Saved entries
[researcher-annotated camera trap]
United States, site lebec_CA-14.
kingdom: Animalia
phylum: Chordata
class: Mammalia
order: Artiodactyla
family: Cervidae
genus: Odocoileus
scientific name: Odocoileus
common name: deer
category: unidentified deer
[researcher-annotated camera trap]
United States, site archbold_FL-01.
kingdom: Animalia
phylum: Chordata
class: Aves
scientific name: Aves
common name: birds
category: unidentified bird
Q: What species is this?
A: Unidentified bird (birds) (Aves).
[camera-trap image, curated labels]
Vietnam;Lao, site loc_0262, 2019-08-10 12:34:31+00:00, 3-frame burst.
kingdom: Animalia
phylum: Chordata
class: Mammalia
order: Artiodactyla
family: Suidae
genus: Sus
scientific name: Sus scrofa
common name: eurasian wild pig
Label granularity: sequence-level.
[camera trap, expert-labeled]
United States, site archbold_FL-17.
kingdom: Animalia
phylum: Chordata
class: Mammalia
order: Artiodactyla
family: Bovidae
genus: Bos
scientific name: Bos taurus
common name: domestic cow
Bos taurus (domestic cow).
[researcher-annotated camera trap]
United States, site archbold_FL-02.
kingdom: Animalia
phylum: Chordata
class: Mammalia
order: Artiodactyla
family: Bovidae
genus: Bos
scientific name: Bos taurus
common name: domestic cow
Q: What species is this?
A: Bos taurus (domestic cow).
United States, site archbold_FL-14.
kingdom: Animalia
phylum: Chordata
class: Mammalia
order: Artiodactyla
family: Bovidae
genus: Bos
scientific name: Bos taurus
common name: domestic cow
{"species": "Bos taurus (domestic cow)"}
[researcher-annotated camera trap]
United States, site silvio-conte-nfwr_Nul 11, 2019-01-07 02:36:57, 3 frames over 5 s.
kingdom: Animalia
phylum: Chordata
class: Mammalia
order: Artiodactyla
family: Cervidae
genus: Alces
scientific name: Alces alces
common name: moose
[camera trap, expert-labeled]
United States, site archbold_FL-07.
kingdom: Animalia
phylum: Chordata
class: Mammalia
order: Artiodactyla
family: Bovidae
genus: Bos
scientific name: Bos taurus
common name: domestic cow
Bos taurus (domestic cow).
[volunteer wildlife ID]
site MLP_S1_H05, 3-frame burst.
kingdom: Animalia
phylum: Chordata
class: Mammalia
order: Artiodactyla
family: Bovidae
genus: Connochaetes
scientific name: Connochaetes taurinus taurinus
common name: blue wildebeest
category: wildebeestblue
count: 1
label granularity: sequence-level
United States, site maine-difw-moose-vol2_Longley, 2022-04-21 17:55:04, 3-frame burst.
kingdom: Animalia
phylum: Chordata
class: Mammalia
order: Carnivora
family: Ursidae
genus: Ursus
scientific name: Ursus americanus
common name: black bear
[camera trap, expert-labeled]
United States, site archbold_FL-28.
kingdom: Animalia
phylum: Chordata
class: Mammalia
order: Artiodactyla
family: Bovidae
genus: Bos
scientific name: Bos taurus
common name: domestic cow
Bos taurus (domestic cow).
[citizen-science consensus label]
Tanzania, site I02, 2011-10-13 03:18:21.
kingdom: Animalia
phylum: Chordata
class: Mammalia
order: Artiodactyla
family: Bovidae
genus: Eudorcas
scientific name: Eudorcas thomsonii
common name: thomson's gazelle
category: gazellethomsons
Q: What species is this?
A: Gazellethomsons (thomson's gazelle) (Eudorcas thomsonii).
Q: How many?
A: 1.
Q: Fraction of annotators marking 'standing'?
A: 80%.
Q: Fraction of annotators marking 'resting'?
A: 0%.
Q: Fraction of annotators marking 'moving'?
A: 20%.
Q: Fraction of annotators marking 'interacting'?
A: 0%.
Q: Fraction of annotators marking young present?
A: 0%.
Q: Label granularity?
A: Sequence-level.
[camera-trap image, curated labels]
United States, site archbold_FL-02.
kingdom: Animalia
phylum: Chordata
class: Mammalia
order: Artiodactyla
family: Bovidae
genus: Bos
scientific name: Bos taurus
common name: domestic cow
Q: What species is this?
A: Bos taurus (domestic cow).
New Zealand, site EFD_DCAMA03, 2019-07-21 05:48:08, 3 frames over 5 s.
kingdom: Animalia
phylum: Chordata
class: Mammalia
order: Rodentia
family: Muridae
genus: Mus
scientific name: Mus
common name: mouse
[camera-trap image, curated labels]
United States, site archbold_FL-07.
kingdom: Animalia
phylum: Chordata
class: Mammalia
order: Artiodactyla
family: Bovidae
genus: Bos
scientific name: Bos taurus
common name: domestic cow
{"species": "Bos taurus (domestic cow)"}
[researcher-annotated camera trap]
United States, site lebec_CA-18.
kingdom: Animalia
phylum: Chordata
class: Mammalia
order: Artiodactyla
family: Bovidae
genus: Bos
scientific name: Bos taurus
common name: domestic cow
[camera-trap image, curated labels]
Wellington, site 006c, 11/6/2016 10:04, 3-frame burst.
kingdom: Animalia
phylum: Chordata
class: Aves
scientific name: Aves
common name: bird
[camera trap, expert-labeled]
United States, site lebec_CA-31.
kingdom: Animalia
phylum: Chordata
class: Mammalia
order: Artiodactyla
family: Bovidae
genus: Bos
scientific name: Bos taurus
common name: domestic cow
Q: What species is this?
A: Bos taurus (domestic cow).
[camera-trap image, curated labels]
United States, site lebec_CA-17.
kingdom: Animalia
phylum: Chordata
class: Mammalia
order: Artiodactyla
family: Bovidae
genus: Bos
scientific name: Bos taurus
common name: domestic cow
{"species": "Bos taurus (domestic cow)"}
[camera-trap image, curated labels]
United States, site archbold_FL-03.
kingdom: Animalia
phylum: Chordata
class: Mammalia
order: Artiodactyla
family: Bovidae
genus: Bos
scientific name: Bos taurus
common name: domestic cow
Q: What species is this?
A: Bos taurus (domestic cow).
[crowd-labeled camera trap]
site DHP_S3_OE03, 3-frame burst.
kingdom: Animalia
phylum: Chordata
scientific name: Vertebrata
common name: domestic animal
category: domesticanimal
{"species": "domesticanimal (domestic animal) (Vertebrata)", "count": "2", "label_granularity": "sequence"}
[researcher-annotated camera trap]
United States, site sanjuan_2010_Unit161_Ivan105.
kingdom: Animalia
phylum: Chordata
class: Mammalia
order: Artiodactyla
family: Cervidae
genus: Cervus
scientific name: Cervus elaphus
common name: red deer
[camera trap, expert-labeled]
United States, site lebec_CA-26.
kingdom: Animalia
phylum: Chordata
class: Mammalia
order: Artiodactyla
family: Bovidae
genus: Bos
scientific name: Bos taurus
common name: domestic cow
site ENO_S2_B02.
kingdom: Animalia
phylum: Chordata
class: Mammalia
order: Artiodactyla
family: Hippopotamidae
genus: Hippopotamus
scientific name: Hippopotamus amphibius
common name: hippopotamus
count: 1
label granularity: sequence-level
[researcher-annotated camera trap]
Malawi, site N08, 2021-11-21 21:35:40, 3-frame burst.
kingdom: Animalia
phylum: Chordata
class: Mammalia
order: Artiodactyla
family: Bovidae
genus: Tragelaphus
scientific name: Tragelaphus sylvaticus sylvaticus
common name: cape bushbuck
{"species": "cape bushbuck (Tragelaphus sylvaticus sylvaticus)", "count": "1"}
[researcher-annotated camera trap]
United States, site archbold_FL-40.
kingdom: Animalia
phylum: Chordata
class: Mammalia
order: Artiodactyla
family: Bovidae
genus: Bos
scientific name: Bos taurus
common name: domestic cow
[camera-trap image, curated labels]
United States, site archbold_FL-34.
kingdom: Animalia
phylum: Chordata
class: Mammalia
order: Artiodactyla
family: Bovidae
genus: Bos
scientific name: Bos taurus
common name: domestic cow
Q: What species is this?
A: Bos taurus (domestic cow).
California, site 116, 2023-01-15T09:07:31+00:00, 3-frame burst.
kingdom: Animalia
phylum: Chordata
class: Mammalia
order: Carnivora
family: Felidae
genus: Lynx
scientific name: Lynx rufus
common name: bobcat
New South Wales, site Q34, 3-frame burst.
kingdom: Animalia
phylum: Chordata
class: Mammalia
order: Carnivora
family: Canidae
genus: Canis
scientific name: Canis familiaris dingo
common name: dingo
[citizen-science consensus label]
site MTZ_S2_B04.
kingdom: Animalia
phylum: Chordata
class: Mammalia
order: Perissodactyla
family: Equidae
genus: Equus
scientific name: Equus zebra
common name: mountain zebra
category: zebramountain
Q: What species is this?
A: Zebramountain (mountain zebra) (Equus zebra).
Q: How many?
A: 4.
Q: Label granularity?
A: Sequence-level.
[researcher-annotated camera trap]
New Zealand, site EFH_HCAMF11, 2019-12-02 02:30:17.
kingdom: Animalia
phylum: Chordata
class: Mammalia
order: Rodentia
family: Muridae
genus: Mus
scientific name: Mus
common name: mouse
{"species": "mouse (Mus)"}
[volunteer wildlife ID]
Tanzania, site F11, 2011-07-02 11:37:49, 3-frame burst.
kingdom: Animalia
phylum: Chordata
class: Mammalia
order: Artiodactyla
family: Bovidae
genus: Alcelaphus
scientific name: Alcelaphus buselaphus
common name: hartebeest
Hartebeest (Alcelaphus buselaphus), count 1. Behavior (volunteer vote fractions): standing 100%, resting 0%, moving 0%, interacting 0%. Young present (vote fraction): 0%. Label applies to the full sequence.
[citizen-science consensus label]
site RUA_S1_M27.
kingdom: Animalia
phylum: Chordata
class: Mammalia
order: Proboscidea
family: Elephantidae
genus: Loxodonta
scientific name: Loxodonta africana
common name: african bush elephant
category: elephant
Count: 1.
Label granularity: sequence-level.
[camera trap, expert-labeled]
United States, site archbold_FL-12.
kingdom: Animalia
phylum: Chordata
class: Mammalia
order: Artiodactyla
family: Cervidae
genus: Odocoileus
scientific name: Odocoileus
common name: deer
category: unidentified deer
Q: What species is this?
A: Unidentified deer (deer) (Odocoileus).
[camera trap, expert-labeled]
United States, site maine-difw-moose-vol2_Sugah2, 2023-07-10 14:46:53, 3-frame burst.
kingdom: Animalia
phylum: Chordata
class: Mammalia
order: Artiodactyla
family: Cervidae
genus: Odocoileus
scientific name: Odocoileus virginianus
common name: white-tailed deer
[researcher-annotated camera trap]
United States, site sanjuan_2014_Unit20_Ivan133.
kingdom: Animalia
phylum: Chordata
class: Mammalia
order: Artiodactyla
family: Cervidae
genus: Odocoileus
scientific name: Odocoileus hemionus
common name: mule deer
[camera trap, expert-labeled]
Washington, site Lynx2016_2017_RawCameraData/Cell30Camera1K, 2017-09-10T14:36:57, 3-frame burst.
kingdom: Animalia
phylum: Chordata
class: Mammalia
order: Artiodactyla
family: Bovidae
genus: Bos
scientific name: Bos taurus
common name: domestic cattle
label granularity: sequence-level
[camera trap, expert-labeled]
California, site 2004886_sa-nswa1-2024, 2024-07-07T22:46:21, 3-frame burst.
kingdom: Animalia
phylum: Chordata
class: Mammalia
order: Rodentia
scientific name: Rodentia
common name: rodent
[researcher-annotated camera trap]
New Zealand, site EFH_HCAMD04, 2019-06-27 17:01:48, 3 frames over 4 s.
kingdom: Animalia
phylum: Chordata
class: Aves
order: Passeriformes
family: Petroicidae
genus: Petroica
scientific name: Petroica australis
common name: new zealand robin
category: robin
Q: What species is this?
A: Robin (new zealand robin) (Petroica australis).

Assignment:
Set down exactly what runs from the line containing "scientific name: Rodentia" through the last line above, both lines included.

Expected output:
scientific name: Rodentia
common name: rodent
[researcher-annotated camera trap]
New Zealand, site EFH_HCAMD04, 2019-06-27 17:01:48, 3 frames over 4 s.
kingdom: Animalia
phylum: Chordata
class: Aves
order: Passeriformes
family: Petroicidae
genus: Petroica
scientific name: Petroica australis
common name: new zealand robin
category: robin
Q: What species is this?
A: Robin (new zealand robin) (Petroica australis).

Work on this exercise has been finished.